My second example involves the task of thinking. Intuitively, thinking is what follows perception (sizing up the situation you’re in) and precedes action (doing something about it). Humans are pretty good at abstract thinking (witness the ability of some of us to stand up to chess-playing computers, sometimes for as long as a couple dozen moves), but it would be more useful for us to focus here on more mundane challenges, such as figuring out which register line in a supermarket checkout area to join. The simplest approach to this problem, which I personally face much more often than I play chess, is to estimate the length of each line in person-units and then to join the shortest one. Those of us with some supermarket experience are likely to see the simple head-counting approach as unsatisfactory. We know that a better estimate of the amount of time one is likely to spend standing in a line depends not only on the number of people ahead of you, but also on the number of items each of them is buying and on the efficiency of the cashier, as measured by the number of items he or she can scan and bag per minute.

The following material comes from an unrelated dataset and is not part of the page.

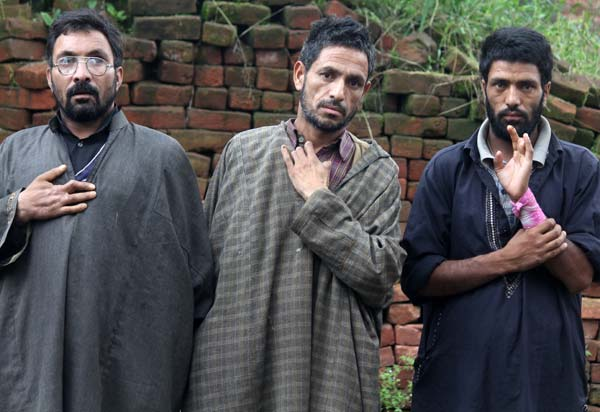 Shell Severed: These three villagers of Shanglipora near Tosa Maidan have been left handicapped by shell explosions in meadow. While taken their cattle for gazing to meadow, they stepped on stray shells which left them handicapped.
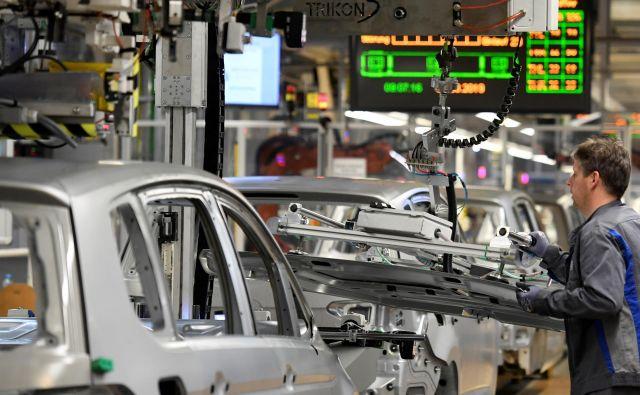 Iz linih v Volkswagnovi tovarni v Wolfsburgu je pred štirimi leti na dan prišlo 3000 avtomobilov, danes 3500. Foto Reuters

This example illustrates nicely the value of thinking before doing: a few seconds spent on observing a line and thinking about what you see can save you quite a few minutes’ worth of waiting time, which seems like a reasonable return on investment. During these seconds, your brain forms estimates of the number of people in line and the number of items each one has, multiplies these two numbers together, and divides the product by an estimate of the cashier’s efficiency. Do it for each line you’re considering, and you have the proper grounds for making an informed choice about the most promising line. Thus, at least some problems that require thinking, just like perception, reduce to the manipulation of numbers according to certain rules, in this case multiplication, division, and comparison.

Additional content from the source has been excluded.